Python Async Programming — asyncio, Tasks & Concurrency
If your Python code spends most of its time waiting — for API responses, database queries, file I/O, or network calls — async programming can make it 5-50x faster without threads or multiprocessing. This guide covers everything from basic coroutines to production-grade async patterns.
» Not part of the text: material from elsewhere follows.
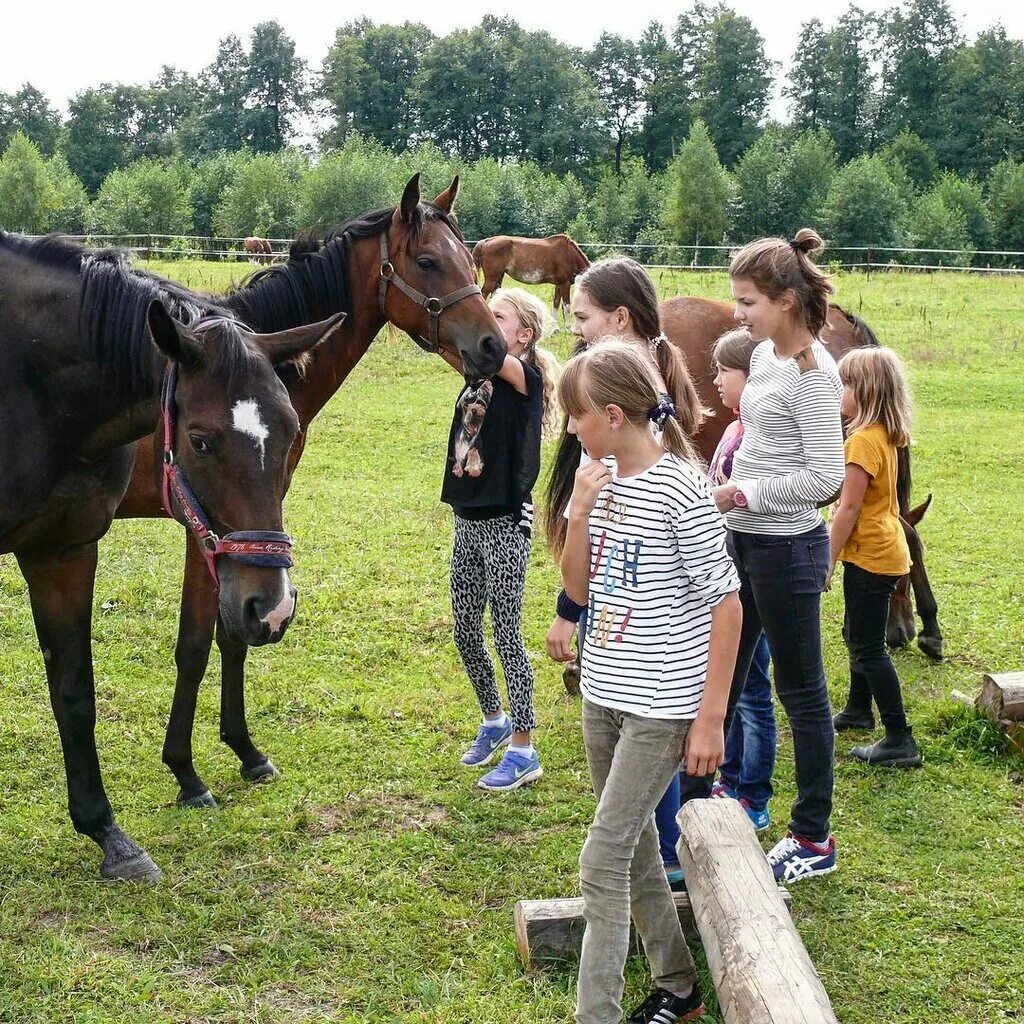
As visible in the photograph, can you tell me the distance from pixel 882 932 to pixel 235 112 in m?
94.3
Sync vs Async — Why It Matters
Consider fetching 100 URLs. Synchronously, each request blocks until complete:
# Synchronous — ~100 seconds for 100 URLs (1s each)
import requests
urls = [f"https://httpbin.org/delay/1" for _ in range(100)]
for url in urls:
resp = requests.get(url) # Blocks for ~1 second
print(resp.status_code)
With async, all 100 requests run concurrently:
# Async — ~2 seconds for 100 URLs
import asyncio
import aiohttp
async def fetch(session, url):
async with session.get(url) as resp:
return resp.status
async def main():
async with aiohttp.ClientSession() as session:
tasks = [fetch(session, url) for url in urls]
results = await asyncio.gather(*tasks)
print(results)
asyncio.run(main())
Same work, ~50x faster. The key insight: while one request waits for a server response, Python can start and manage other requests.
Core Concepts
Coroutines
A coroutine is a function defined with async def. It doesn't run when called — it returns a coroutine object that must be awaited.
import asyncio
async def greet(name: str) -> str:
"""A coroutine — pauses at await, resumes when ready."""
await asyncio.sleep(1) # Non-blocking sleep
return f"Hello, {name}!"
# Wrong — returns coroutine object, doesn't execute
result = greet("World") # <coroutine object greet at 0x...>
# Right — run the coroutine
result = asyncio.run(greet("World")) # "Hello, World!"
The Event Loop
The event loop is the scheduler. It runs coroutines, handles I/O callbacks, and manages tasks. Think of it as a single-threaded task manager that switches between coroutines at every await point.
# asyncio.run() creates and manages the event loop
asyncio.run(main()) # Python 3.7+
# Manual loop (rarely needed)
loop = asyncio.get_event_loop()
loop.run_until_complete(main())
# Get the running loop (inside async code)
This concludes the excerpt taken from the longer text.